Heute vor einem Jahr wurde der russische Präsident vereidigt. Der Kult um seine Person treibt kuriose Blüten. Die Begeisterung kennt weder Grenzen noch Klassen. Aber es geht auch um Macht und Patriotismus. Und der Herrscher sieht es mit Wohlgefallen

aus Moskau KLAUS-HELGE DONATH

„Eine wichtige Etappe im Leben unseres Landes – ein Jahr Inauguration Wladimir Putins“ steht auf den Transparenten der jungen Fans, die dem Kremlchef heute vor den Toren seiner Residenz ihre Aufwartung machen. „Aufrichtig und von ganzem Herzen“ versichern die Initiatoren der neuen Organisation „Zusammen gehen“, die sich verstärkt der sittlichen Erziehung der Jugend widmen will. Just zum Jahrestag wurde das Unternehmen aus der Taufe gehoben. Noch vor kurzem diente sein geistiger Vater in der Kanzlei des russischen Präsidenten. Reiner Zufall ? Oder offenbart sich darin die Spezifik der russischen Zivilgesellschaft?

Dem „woschd“ – Führer – zu huldigen, hat in Russland Tradition und bedient offensichtlich ein tief sitzendes Bedürfnis. Selbst leidvolle Erfahrungen haben die Untertanen nicht immunisieren können. „Wir ertragen die Erniedrigung durch den Zaren leichter als die eines leiblichen Bruders“, heißt es in einer alten Chronik, „denn er ist der Herrscher über alles.“

Auch unter Präsident W. W. Putin bleibt Moskau dieser Tradition treu. Der Personenkult steht vor einer neuen Blüte. Broschüren und Bücher, dem Präsidenten und der Jugend des kleinen „Wowa“ gewidmet, überschwemmen den Markt. Porträts sind in allen Formaten zu haben: für den Schreibtisch als Schutzengel neben der Familiengalerie, für das Wohnzimmer und für Staatsdiener in variablen Größen, je nach Rang und Bedeutung.
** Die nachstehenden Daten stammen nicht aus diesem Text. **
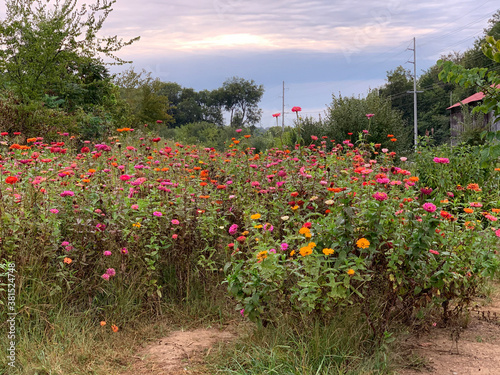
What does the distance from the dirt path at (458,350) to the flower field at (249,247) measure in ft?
0.85

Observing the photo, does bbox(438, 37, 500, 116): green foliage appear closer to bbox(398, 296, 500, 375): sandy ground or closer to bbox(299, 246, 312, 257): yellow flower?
bbox(398, 296, 500, 375): sandy ground

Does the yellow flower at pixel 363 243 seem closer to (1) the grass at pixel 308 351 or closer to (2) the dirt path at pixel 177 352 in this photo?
(1) the grass at pixel 308 351

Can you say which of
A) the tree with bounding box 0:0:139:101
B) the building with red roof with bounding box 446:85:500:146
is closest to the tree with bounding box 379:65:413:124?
the building with red roof with bounding box 446:85:500:146

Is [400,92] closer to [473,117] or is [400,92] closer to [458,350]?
[473,117]

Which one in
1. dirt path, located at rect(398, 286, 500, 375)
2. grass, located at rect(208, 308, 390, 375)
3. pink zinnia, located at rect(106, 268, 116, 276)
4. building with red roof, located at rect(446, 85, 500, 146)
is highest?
building with red roof, located at rect(446, 85, 500, 146)

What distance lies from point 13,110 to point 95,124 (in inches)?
155

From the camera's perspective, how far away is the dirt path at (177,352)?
10.9 feet

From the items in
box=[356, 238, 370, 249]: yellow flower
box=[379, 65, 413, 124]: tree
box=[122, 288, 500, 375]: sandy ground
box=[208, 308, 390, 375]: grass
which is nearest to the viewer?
box=[356, 238, 370, 249]: yellow flower

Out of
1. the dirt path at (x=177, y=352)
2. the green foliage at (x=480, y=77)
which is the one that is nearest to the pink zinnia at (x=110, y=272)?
the dirt path at (x=177, y=352)

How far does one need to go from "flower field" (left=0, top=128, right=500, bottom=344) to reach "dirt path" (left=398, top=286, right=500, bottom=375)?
0.26 meters

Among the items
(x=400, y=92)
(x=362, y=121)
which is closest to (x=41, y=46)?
(x=362, y=121)

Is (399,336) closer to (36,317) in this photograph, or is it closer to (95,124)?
(36,317)

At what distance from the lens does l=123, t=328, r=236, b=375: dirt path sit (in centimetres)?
332

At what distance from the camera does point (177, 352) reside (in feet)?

Neuestes Projekt: eine Bronzebüste, 8 Kilogramm schwer und 25 Zentimeter hoch, auch sie ist für den Schreibtisch gedacht. Ein Gipsmodell liegt bereits vor. Zurzeit sind die Initiatoren aus den Reihen des Petersburger Ortsvereins der Kremlpartei „Jedinstwo“ noch auf der Suche nach Financiers. Die werden sich finden. Und dann wird Putin nach Stalin der erste zu Lebzeiten in Bronze gegossene russische Herrscher sein.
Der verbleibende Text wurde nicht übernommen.